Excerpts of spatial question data
•••••

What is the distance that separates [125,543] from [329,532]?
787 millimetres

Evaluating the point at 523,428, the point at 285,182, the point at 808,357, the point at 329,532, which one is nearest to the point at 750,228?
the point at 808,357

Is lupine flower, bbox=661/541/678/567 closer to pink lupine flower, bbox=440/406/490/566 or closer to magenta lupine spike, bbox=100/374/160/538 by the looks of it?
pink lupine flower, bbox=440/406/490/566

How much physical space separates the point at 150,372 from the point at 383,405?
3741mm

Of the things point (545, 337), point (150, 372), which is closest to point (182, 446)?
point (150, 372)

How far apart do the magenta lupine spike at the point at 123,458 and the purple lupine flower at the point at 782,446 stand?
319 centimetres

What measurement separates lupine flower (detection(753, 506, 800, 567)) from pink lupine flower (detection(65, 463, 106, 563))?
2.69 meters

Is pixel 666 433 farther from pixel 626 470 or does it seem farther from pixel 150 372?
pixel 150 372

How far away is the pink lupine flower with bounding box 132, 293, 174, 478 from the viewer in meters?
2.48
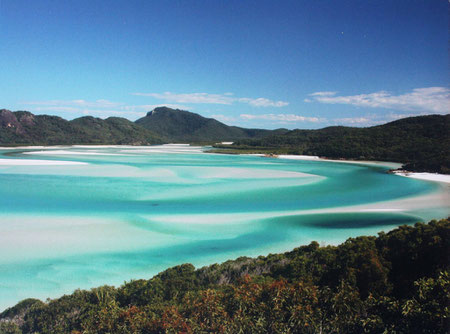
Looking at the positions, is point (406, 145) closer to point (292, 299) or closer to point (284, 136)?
point (284, 136)

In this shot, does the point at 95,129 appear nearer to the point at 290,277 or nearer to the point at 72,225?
the point at 72,225

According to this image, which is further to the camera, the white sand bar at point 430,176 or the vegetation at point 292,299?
the white sand bar at point 430,176

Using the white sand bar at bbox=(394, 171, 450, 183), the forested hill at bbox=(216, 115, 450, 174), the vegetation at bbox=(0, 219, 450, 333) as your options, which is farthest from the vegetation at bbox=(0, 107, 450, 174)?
the vegetation at bbox=(0, 219, 450, 333)

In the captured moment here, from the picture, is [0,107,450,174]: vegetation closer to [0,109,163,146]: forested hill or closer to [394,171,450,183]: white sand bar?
[0,109,163,146]: forested hill

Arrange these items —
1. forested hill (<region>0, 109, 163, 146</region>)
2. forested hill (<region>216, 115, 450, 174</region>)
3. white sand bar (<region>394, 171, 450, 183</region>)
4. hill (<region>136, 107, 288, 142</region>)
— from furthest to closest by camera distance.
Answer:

•••••

▶ What is needed:
Give everything in the listing from the line containing "Looking at the" down to the end of the listing as a Markdown table with the columns Row and Line, leaving out blank lines.

▶ Task output:
| Row | Line |
|---|---|
| 1 | Looking at the positions, is point (406, 145) closer to point (292, 299) or closer to point (284, 136)? |
| 2 | point (284, 136) |
| 3 | In this shot, does the point at 95,129 appear nearer to the point at 290,277 or nearer to the point at 72,225? |
| 4 | the point at 72,225 |
| 5 | According to this image, which is further to the camera, the white sand bar at point 430,176 or the vegetation at point 292,299? |
| 6 | the white sand bar at point 430,176 |
| 7 | Using the white sand bar at bbox=(394, 171, 450, 183), the forested hill at bbox=(216, 115, 450, 174), the vegetation at bbox=(0, 219, 450, 333) as your options, which is farthest from the vegetation at bbox=(0, 107, 450, 174)? |
| 8 | the vegetation at bbox=(0, 219, 450, 333) |
| 9 | In the captured moment here, from the picture, is [0,107,450,174]: vegetation closer to [0,109,163,146]: forested hill or closer to [394,171,450,183]: white sand bar? |
| 10 | [0,109,163,146]: forested hill |
| 11 | Arrange these items — |
| 12 | 1. forested hill (<region>0, 109, 163, 146</region>) |
| 13 | 2. forested hill (<region>216, 115, 450, 174</region>) |
| 14 | 3. white sand bar (<region>394, 171, 450, 183</region>) |
| 15 | 4. hill (<region>136, 107, 288, 142</region>) |
| 16 | — from furthest to closest by camera distance. |
| 17 | Answer: |